Voicy des vers qui ont esté faits sur ce Nageur.

Credet posteritas ! Motis ex arte Lacertis,

Traiicit audaci pectore septa maris.

Nocte silente viam ingreditur, fert dicta per undas

Inter mille neces omnia mortis erant :

Quid tibi tunc animi ? quae mense quae mortis imago ?

Ire necesse tamen Luna, ministrat iter.

Vicit amor Patriae, foelixq ; natavit ad ora,

Foelix pro Patria non timuisse mori.

L’Histoire fera voir à la posterité,

Qu’un François a passé l’Océan à la nage

A l’endroit où la mer enceint de tout costé

Cet Isle, dont l’Anglois empesche le passage.
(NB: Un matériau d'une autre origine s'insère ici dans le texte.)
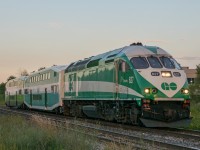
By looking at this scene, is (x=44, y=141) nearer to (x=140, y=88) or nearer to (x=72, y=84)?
(x=140, y=88)

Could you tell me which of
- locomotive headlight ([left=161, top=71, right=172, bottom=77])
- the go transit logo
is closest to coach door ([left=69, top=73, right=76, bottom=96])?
locomotive headlight ([left=161, top=71, right=172, bottom=77])

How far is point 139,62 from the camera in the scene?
16828mm

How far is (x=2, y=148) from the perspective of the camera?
28.5 feet

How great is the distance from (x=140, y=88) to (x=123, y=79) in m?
1.64

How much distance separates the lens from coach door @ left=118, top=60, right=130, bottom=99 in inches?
666

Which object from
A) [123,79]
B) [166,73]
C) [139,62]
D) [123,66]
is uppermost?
[139,62]

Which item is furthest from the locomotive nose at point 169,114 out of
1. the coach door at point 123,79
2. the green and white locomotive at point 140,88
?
the coach door at point 123,79

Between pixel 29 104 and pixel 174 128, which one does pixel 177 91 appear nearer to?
pixel 174 128

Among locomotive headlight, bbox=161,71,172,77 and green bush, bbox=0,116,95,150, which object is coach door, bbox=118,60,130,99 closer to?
locomotive headlight, bbox=161,71,172,77

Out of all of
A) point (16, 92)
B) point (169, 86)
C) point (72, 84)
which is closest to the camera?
point (169, 86)

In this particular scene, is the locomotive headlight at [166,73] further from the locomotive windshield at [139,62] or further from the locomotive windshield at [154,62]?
the locomotive windshield at [139,62]

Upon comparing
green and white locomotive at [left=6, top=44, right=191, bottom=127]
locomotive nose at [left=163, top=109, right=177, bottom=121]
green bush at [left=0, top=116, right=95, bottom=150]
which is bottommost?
green bush at [left=0, top=116, right=95, bottom=150]

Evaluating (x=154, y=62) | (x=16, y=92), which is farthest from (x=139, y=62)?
(x=16, y=92)

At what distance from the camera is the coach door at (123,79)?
1691cm
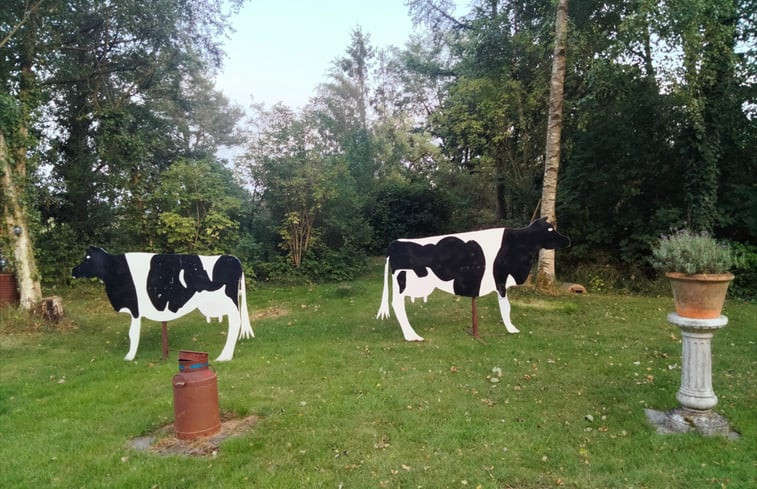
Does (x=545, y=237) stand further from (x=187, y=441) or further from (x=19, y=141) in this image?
(x=19, y=141)

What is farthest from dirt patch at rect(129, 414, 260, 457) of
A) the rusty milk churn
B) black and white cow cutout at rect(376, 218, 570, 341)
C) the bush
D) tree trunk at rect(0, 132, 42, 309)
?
the bush

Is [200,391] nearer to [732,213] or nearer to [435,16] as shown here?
[732,213]

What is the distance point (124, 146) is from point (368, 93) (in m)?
20.2

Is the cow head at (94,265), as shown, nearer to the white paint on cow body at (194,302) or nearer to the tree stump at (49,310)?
the white paint on cow body at (194,302)

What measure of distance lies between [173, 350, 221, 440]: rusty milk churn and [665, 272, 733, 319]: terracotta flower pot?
4450mm

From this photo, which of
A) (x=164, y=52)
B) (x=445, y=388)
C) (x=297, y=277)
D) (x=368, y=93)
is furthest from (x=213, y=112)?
(x=445, y=388)

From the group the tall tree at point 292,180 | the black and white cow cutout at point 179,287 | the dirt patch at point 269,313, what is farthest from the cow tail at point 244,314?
the tall tree at point 292,180

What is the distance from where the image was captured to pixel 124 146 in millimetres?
12289

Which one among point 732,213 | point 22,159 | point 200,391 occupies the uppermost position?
point 22,159

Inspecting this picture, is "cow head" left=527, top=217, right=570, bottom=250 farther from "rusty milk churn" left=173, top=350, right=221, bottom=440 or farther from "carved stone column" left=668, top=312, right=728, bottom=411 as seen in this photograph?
"rusty milk churn" left=173, top=350, right=221, bottom=440

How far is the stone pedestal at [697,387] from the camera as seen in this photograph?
411 cm

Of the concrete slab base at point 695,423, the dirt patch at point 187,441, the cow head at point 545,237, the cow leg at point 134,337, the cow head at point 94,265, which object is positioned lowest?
the dirt patch at point 187,441

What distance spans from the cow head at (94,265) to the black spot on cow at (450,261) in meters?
4.52

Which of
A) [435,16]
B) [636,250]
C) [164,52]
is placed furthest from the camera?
[435,16]
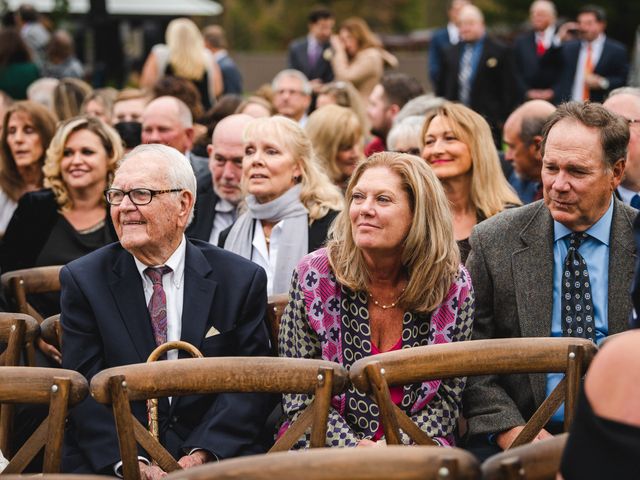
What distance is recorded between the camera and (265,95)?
1155 centimetres

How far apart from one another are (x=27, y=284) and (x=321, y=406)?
2.36 m

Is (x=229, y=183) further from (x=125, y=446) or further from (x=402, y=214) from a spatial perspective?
(x=125, y=446)

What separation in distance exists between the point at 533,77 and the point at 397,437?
34.8ft

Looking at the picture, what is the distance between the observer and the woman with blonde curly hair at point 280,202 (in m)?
5.79

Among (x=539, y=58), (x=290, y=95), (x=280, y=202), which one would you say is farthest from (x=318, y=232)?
(x=539, y=58)

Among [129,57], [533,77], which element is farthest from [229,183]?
[129,57]

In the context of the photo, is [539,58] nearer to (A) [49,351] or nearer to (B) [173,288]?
(A) [49,351]

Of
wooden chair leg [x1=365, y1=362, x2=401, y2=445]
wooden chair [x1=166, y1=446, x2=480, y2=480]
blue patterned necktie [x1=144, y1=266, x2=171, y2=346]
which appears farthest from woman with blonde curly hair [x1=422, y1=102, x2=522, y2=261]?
wooden chair [x1=166, y1=446, x2=480, y2=480]

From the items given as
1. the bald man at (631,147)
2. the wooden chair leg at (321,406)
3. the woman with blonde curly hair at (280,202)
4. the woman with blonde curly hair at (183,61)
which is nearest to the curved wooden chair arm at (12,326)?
the wooden chair leg at (321,406)

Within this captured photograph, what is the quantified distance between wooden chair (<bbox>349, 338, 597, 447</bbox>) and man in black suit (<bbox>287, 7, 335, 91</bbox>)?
1048 centimetres

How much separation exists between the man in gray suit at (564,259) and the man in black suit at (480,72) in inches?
321

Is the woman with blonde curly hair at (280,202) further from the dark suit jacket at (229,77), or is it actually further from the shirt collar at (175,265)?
the dark suit jacket at (229,77)

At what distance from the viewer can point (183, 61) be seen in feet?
39.3

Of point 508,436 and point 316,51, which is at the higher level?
point 316,51
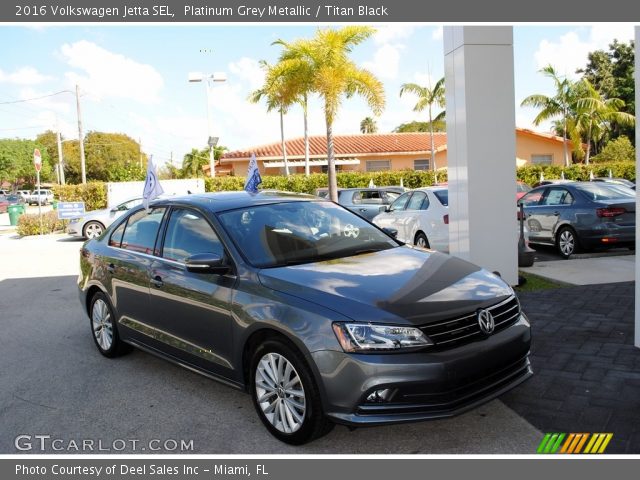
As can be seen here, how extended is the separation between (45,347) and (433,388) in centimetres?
469

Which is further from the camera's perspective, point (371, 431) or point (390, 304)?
point (371, 431)

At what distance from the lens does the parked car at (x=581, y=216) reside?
10344 mm

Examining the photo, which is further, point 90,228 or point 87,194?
point 87,194

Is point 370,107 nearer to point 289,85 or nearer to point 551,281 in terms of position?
point 289,85

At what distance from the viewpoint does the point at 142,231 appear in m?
5.43

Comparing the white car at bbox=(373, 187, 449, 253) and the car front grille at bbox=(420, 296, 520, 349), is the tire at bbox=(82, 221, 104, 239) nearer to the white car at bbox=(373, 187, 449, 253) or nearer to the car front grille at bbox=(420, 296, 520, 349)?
the white car at bbox=(373, 187, 449, 253)

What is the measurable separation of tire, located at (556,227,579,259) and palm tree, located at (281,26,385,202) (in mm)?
9845

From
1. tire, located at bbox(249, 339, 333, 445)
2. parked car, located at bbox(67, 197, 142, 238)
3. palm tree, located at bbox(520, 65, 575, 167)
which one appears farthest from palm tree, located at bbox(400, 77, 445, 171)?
tire, located at bbox(249, 339, 333, 445)

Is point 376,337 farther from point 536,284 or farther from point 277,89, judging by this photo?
point 277,89

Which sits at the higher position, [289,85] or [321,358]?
[289,85]

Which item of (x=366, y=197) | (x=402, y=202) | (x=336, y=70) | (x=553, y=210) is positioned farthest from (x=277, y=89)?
(x=553, y=210)

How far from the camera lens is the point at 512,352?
12.5ft

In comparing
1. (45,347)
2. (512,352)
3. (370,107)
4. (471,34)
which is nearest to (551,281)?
(471,34)

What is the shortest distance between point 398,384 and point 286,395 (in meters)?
0.78
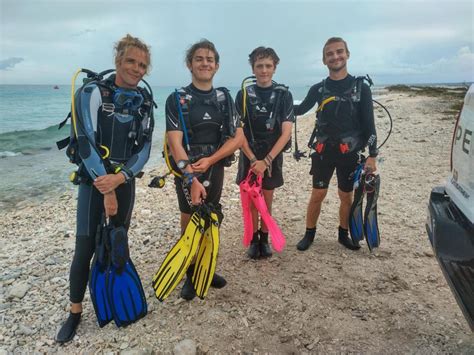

La nuict pleine d’horreur en son obscurité,

La colere des vents, la force de l’orage,

La froidure de l’eau, l’air plein d’humidité,

Ne sçeurent point alors refroidir son courage.

Mesme entre les poissons l’image de la mort

Ne le peut empescher de venir à bon port,

Et d’apporter au Roy une bonne nouvelle.

De quoy les plus vaillans furent fort esbays,

Car Leandre n’a fait pour l’amour de sa belle,

Ce qu’a fait celuy-cy pour l’amour du pays.

Et neantmoins on ne nous donnoit point de response. Nous ne sçavions nouvelle aucune de nos amis que par nos ennemis mesmes, qui nous disoient tousiours les pires nouvelles qu’ils pouvoient de la santé du Roy. Ils ne cessoient de nous prescher le desespoir du secours, & tascher à nous oster toute esperance d’assistance.